_Exercise prompt_
Read the data below. Then repeat all of it exactly.

_Dataset entries_
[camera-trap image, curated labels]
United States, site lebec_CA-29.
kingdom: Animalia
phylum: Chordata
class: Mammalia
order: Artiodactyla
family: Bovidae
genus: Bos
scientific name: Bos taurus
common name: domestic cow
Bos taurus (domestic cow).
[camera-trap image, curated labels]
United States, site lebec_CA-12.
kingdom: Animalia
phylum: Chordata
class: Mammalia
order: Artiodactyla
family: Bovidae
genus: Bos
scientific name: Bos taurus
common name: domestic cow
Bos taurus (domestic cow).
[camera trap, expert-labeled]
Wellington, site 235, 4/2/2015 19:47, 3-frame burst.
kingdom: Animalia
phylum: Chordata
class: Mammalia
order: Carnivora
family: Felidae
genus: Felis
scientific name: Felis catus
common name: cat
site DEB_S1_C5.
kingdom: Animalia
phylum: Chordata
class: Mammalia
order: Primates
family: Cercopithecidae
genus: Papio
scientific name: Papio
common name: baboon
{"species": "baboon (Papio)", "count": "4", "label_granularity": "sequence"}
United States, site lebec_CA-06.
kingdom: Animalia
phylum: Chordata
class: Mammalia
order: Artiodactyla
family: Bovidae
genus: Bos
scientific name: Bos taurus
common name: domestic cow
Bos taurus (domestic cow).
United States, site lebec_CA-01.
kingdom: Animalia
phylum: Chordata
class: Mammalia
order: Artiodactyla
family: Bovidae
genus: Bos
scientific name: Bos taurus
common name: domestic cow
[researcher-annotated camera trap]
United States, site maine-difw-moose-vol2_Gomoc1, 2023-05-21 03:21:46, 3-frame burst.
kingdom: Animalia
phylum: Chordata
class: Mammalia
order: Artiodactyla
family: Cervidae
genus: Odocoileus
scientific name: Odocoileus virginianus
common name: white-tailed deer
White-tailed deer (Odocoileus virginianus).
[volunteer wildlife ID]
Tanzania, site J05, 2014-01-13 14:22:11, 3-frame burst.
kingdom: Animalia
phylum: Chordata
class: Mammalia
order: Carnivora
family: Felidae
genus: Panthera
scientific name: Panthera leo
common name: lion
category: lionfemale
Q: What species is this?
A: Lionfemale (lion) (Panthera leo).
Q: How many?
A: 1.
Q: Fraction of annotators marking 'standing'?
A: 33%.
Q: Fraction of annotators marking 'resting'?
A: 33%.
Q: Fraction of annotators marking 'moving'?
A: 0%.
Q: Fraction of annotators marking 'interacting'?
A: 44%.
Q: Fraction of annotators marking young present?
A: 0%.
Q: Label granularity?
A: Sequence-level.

_Result of this exercise_
[camera-trap image, curated labels]
United States, site lebec_CA-29.
kingdom: Animalia
phylum: Chordata
class: Mammalia
order: Artiodactyla
family: Bovidae
genus: Bos
scientific name: Bos taurus
common name: domestic cow
Bos taurus (domestic cow).
[camera-trap image, curated labels]
United States, site lebec_CA-12.
kingdom: Animalia
phylum: Chordata
class: Mammalia
order: Artiodactyla
family: Bovidae
genus: Bos
scientific name: Bos taurus
common name: domestic cow
Bos taurus (domestic cow).
[camera trap, expert-labeled]
Wellington, site 235, 4/2/2015 19:47, 3-frame burst.
kingdom: Animalia
phylum: Chordata
class: Mammalia
order: Carnivora
family: Felidae
genus: Felis
scientific name: Felis catus
common name: cat
site DEB_S1_C5.
kingdom: Animalia
phylum: Chordata
class: Mammalia
order: Primates
family: Cercopithecidae
genus: Papio
scientific name: Papio
common name: baboon
{"species": "baboon (Papio)", "count": "4", "label_granularity": "sequence"}
United States, site lebec_CA-06.
kingdom: Animalia
phylum: Chordata
class: Mammalia
order: Artiodactyla
family: Bovidae
genus: Bos
scientific name: Bos taurus
common name: domestic cow
Bos taurus (domestic cow).
United States, site lebec_CA-01.
kingdom: Animalia
phylum: Chordata
class: Mammalia
order: Artiodactyla
family: Bovidae
genus: Bos
scientific name: Bos taurus
common name: domestic cow
[researcher-annotated camera trap]
United States, site maine-difw-moose-vol2_Gomoc1, 2023-05-21 03:21:46, 3-frame burst.
kingdom: Animalia
phylum: Chordata
class: Mammalia
order: Artiodactyla
family: Cervidae
genus: Odocoileus
scientific name: Odocoileus virginianus
common name: white-tailed deer
White-tailed deer (Odocoileus virginianus).
[volunteer wildlife ID]
Tanzania, site J05, 2014-01-13 14:22:11, 3-frame burst.
kingdom: Animalia
phylum: Chordata
class: Mammalia
order: Carnivora
family: Felidae
genus: Panthera
scientific name: Panthera leo
common name: lion
category: lionfemale
Q: What species is this?
A: Lionfemale (lion) (Panthera leo).
Q: How many?
A: 1.
Q: Fraction of annotators marking 'standing'?
A: 33%.
Q: Fraction of annotators marking 'resting'?
A: 33%.
Q: Fraction of annotators marking 'moving'?
A: 0%.
Q: Fraction of annotators marking 'interacting'?
A: 44%.
Q: Fraction of annotators marking young present?
A: 0%.
Q: Label granularity?
A: Sequence-level.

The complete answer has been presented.